2.2) How many IOs (worst case) will it take to run this query if our index was clustered?
2.3) How many IOs (worst case) will it take to run this query if our index was unclustered?
Q3. Linear Hashing (14 points)
Assume we initialize the Linear Hashing index as follows (the hash function used is given below the Linear Hashing index):
3.1) What is the minimum number of data entries that can be inserted, until we have 4 buckets and level is equal to 1?
3.2) Perform the following insertions on the linear hashing index: 33, 54, 11, 26, 42. Assume that we use the same algorithm discussed in the lecture. Draw the index structure after each insertion, and show the next pointer and level at each step.

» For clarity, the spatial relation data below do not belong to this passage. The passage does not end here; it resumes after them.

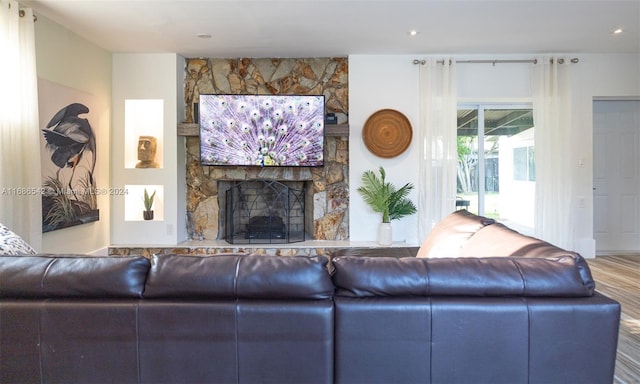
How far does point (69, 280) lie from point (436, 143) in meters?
4.16

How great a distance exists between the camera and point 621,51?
14.9 feet

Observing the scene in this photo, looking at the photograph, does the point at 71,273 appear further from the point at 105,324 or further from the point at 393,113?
the point at 393,113

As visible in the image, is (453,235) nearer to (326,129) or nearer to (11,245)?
(11,245)

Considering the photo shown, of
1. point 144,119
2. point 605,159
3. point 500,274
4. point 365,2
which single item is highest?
point 365,2

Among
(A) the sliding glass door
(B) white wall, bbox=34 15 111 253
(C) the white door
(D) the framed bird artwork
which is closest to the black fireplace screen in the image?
(B) white wall, bbox=34 15 111 253

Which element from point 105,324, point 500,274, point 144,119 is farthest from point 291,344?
point 144,119

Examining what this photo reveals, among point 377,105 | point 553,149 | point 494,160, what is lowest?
point 494,160

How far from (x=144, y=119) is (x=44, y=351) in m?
4.03

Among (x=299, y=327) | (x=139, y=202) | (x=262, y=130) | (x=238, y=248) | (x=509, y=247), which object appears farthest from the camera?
(x=139, y=202)

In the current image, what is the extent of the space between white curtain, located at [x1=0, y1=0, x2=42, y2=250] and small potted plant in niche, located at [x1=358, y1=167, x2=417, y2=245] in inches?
129

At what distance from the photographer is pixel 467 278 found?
1.26m

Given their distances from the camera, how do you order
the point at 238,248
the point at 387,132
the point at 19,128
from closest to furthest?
the point at 19,128 → the point at 238,248 → the point at 387,132

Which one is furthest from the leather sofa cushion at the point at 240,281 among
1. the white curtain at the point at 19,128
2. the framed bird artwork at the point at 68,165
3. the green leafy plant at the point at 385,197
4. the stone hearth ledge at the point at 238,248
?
the green leafy plant at the point at 385,197

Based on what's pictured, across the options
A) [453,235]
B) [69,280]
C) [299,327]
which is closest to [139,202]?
[69,280]
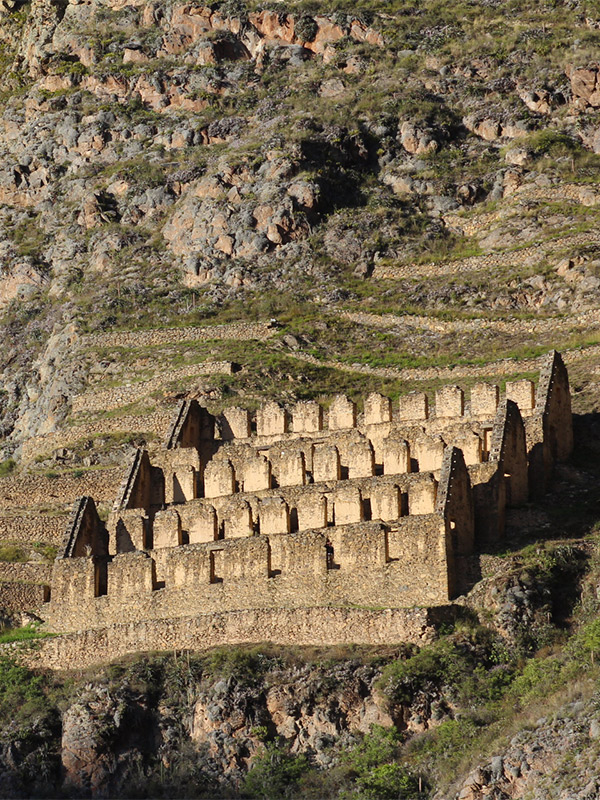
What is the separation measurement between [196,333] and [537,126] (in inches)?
A: 1046

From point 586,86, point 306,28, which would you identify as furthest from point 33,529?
point 306,28

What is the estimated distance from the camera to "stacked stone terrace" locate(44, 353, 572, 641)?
2067 inches

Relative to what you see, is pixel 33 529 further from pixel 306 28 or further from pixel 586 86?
pixel 306 28

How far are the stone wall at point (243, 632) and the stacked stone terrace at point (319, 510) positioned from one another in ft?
1.44

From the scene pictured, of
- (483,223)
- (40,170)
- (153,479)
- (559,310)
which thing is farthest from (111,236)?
(153,479)

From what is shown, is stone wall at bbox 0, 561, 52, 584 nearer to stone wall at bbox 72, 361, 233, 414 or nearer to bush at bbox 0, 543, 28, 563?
bush at bbox 0, 543, 28, 563

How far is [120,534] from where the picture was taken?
2340 inches

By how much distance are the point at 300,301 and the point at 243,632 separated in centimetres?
3963

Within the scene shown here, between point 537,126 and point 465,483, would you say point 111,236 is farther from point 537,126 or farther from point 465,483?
point 465,483

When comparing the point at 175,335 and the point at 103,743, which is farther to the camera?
the point at 175,335

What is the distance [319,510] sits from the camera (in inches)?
2211

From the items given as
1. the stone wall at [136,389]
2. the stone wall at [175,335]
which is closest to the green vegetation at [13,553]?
the stone wall at [136,389]

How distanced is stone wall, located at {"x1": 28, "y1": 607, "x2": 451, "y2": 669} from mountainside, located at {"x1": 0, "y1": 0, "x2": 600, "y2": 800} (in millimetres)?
710

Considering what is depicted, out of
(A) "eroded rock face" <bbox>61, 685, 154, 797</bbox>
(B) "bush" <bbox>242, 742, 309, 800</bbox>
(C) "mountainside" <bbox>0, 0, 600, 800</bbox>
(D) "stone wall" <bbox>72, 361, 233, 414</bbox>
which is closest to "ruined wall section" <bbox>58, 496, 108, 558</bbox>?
(C) "mountainside" <bbox>0, 0, 600, 800</bbox>
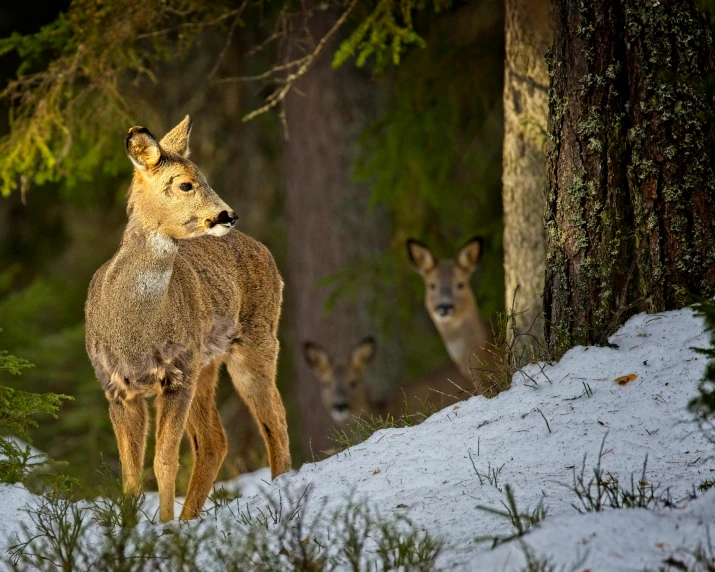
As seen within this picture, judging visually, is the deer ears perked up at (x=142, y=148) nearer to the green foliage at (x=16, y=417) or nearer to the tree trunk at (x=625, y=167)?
the green foliage at (x=16, y=417)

Q4. Extendible Hashing (15 points)
In Q3, we looked at linear hashing, but what about extensible hashing? Suppose we have an extendible hash index that uses the hash function:
hashvalue = last d bits of the binary version of the given number
where d is the global depth. We will be using a bucket capacity of 2 for this problem. The initial global depth and local depth are 1. Assume that we use the same hashing function as above (except i is now the global depth)
Our index is initially empty. Then the following insertions occur: 39, 16, 26, 49, 18, 13, 41. Draw the index structure after each insertion. Be sure to clearly show the global and local depths and all bucket pointers at every step.
Q5. Blocked IOs (15 points)
Suppose we have a data set consisting of a 1TB (1T=1024G) file that we need to sort. We have 8GB of memory (RAM) to assist in sorting. The page size of the system is 32KB and the buffer block size is 32KB. Assume that replacement sort is used for the initial pass.
Answer the following questions accordingly:
5.1) How many passes do we need on average to sort the dataset, if we only use replacement sort?
5.2) How many I/Os are needed if we take 15 passes to sort the dataset?
5.3) How many passes do we need if we use blocked I/Os?
Q6. Bulk Loading (15 points)
In this question we will compare the IO cost between bulk loading and repeated insertions.
We make the following assumptions:
- 10,000 records
- A page size of 1024 bytes
- A tree of order 12
- A pointer/value/search key takes 8 bytes
- Leaf nodes hold as many data entries as possible using alternative 2 (as described in lecture).
- Each node takes up exactly one page of memory.
- Our buffer pool can hold exactly as many pages as the height+1 of the fully created B+tree.
- After bulk loading, all inner nodes are half full.
Answer the following questions:
6.1) Before bulk loading, we need to sort our record pointers. If we use general external merge sort, how many IOs will it take to do the sort?
6.2) Calculate the IO cost to build the B+ tree. Include the cost of "committing" the changes/saving to disk after completion. For simplicity, assume the buffer pool is flushed before this step. Also assume you can control which pages stay in memory.
6.3) Assume that the average number of IOs taken for each repeated insert is half the height of the final tree. Which method (bulk loading or repeated inserts) requires fewer IOs? By how much?